TUGAS 1> Ketik ulang bagian artikel tentang siswa yang membakar sekolah, mulai dari "R mengaku sering" dan berakhir pada "menjadi pelaku bullying.".
TUGAS 2> Sebutkan semua nama orang yang ditulis lengkap, bukan berupa inisial, dalam artikel tentang siswa yang membakar sekolah.

KUTIPAN DOKUMEN>
_ _ _ _ _
Baca berita tanpa iklan. Gabung Kompas.com+

Siswa SMP di Temanggung Bakar Sekolah karena Sering Di-bully, Mengapa Anak Bisa Menjadi Pelaku Bullying?

Baca di App
Lihat Foto
Mikhail Nilov
Ilustrasi bullying di sekolah.
|
Editor: Farid Firdaus

KOMPAS.com - R (14) siswa kelas VII SMPN 2 Pringsurat, Kabupaten Temanggung, Jawa Tengah membakar sekolahnya sendiri pada Selasa (27/6/2023) dini hari.

Diberitakan Kompas.com, Jumat (30//2023), R merasa sakit hati karena sering menerima bullying atau perundungan dari teman-temannya sehingga nekat membakar sekolahnya.

"Motif dari pelaku adalah, pelaku merasa sakit hati karena sering di-bully oleh teman-temannya. Rasa sakit hati, akumulasi ini maka dia merencanakan untuk membakar sekolah," ujar Kapolres Temanggung AKBP Agus Puryadi.

R mengaku sering diejek menggunakan nama orangtuanya dan dikeroyok.

Lantas, bagaimana seorang anak dapat menjadi pelaku bullying atau perundung?

Baca berita tanpa iklan. Gabung Kompas.com+

Baca juga: Jadi Tersangka, Ini 5 Fakta Siswa Bakar Sekolah di Temanggung


Penyebab anak jadi pelaku bullying

Psikolog sekaligus dosen di Fakultas Psikologi Universitas 'Aisyiyah Yogyakarta Ratna Yunita Setiyani Subardjo mengungkapkan ada banyak faktor seorang anak dapat menjadi pelaku bullying.

"Pertama, dia pernah jadi korban dan tidak mau menjadi korban terus akhirnya dia menjadi pem-bully," jelasnya kepada Kompas.com, Jumat (30/6/2023).

Alasan kedua, menurut Ratna, seseorang menjadi perundung karena banyak menonton film atau gim berbau kekerasan.

Ia menyebut, tontonan tersebut membuat anak terpapar kekerasan sehingga mewajarkan dan menginspirasi perilaku semacam itu.

"Anak lebih banyak menyerap itu, apalagi anak usia di bawah lima tahun," tambahnya.
_ _ _ _ _
BARIS DATA>
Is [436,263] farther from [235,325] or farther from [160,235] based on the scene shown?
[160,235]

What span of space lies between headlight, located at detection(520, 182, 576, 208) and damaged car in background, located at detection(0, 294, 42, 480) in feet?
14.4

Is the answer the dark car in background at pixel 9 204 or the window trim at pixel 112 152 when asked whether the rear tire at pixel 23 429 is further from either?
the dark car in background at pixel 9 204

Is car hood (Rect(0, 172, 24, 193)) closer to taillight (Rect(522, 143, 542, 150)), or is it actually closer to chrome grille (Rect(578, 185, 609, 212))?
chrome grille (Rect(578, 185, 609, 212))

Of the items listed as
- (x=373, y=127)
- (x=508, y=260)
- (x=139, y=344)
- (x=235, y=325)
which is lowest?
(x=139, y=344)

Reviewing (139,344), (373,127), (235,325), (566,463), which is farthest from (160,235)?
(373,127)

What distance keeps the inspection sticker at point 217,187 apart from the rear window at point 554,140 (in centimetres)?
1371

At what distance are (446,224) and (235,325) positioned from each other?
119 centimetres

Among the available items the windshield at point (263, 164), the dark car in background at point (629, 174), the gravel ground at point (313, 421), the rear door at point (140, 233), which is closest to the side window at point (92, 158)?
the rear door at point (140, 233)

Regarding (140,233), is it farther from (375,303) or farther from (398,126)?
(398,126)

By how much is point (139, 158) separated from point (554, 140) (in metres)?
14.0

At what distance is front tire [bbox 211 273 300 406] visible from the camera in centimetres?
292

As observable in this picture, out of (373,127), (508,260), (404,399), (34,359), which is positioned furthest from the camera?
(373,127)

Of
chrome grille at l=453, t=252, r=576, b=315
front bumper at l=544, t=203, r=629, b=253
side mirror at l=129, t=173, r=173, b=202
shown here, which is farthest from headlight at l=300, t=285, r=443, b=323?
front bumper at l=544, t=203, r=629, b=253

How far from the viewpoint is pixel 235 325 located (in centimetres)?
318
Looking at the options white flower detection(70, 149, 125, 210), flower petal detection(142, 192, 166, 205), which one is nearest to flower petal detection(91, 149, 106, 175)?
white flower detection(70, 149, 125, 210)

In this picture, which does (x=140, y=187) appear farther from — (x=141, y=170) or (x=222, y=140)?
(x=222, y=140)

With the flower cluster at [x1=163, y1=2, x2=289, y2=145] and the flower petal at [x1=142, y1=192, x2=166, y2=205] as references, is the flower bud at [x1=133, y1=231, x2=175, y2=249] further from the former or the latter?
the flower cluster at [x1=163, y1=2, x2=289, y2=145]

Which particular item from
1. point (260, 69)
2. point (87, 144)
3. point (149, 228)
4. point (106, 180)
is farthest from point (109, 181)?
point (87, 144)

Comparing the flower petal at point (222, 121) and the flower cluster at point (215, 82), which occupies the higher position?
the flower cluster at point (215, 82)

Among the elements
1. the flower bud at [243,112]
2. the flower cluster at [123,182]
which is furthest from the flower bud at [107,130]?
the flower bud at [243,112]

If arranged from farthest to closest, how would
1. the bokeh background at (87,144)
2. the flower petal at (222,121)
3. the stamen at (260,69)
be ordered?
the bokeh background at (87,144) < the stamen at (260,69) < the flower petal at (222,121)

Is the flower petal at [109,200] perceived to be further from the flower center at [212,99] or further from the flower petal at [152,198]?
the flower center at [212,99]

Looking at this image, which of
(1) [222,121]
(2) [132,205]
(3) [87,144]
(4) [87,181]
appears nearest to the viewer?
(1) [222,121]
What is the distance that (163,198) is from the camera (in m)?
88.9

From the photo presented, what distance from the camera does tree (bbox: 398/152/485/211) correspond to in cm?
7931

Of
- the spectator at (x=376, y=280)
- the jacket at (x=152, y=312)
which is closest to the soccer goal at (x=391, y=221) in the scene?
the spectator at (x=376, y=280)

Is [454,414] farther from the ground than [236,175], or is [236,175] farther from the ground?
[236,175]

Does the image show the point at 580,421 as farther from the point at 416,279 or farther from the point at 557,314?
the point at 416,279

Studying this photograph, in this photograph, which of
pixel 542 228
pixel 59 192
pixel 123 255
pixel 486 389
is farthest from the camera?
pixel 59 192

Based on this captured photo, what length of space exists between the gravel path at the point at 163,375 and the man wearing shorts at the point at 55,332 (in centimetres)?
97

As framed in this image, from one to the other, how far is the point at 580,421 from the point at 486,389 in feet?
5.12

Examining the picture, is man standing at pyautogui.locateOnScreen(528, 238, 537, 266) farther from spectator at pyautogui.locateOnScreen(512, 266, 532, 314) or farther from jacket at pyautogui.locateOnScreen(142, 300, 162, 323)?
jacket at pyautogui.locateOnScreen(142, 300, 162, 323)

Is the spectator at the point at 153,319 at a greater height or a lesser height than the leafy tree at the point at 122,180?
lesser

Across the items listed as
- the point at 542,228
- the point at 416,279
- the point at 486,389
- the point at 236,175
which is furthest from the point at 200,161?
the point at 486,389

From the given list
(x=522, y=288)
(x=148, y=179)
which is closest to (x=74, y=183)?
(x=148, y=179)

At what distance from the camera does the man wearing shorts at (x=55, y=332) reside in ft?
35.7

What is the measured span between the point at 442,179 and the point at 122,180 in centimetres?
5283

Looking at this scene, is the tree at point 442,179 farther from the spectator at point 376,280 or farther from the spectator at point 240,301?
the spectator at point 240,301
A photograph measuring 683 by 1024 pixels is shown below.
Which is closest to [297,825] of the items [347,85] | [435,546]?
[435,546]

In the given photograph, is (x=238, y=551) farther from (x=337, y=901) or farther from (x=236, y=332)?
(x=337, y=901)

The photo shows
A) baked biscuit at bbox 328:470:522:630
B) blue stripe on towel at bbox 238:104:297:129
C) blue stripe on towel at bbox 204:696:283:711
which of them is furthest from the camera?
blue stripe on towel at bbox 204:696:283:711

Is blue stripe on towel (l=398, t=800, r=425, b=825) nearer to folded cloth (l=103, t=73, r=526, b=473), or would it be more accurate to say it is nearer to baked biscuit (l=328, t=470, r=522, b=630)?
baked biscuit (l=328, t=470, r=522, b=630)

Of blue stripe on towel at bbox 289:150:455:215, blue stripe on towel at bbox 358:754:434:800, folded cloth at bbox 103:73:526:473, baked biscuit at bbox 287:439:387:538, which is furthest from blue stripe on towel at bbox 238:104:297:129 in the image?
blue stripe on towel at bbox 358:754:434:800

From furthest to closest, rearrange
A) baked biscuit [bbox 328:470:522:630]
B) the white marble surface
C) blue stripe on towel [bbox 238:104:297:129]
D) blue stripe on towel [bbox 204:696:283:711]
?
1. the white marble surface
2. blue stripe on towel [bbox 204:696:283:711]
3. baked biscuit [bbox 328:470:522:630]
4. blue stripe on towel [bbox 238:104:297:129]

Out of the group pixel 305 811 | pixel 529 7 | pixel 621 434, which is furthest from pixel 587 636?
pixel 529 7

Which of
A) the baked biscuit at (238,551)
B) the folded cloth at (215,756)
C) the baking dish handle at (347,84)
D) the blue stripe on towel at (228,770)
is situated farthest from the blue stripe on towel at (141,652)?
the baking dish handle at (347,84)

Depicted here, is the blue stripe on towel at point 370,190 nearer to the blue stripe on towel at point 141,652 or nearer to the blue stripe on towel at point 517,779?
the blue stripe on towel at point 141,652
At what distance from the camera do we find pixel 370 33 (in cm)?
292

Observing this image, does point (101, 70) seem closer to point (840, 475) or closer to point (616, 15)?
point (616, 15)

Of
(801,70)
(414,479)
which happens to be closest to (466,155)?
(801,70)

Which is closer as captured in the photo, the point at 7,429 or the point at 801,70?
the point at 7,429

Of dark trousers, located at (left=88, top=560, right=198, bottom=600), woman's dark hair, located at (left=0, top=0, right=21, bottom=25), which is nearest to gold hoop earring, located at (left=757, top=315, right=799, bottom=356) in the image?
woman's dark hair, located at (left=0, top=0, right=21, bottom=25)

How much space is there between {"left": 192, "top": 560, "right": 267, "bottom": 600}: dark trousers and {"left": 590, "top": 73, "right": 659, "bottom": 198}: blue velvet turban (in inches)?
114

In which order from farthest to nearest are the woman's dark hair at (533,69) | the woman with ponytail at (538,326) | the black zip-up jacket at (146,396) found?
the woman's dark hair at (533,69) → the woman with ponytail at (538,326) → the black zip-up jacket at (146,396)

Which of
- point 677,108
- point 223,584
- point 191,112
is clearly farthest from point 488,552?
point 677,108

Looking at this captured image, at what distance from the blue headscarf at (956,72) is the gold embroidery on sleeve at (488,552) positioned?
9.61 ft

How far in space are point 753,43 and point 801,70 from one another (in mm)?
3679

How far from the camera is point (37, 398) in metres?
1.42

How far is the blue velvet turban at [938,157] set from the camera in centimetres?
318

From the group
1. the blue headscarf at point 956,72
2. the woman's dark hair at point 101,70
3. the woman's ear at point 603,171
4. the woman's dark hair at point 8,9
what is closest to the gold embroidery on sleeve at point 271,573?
_ _ _ _ _
JAWABAN LENGKAP 1>
R mengaku sering diejek menggunakan nama orangtuanya dan dikeroyok.

Lantas, bagaimana seorang anak dapat menjadi pelaku bullying atau perundung?

Baca berita tanpa iklan. Gabung Kompas.com+

Baca juga: Jadi Tersangka, Ini 5 Fakta Siswa Bakar Sekolah di Temanggung


Penyebab anak jadi pelaku bullying

Psikolog sekaligus dosen di Fakultas Psikologi Universitas 'Aisyiyah Yogyakarta Ratna Yunita Setiyani Subardjo mengungkapkan ada banyak faktor seorang anak dapat menjadi pelaku bullying.

JAWABAN LENGKAP 2>
Mikhail Nilov
Farid Firdaus
Agus Puryadi
Ratna Yunita Setiyani Subardjo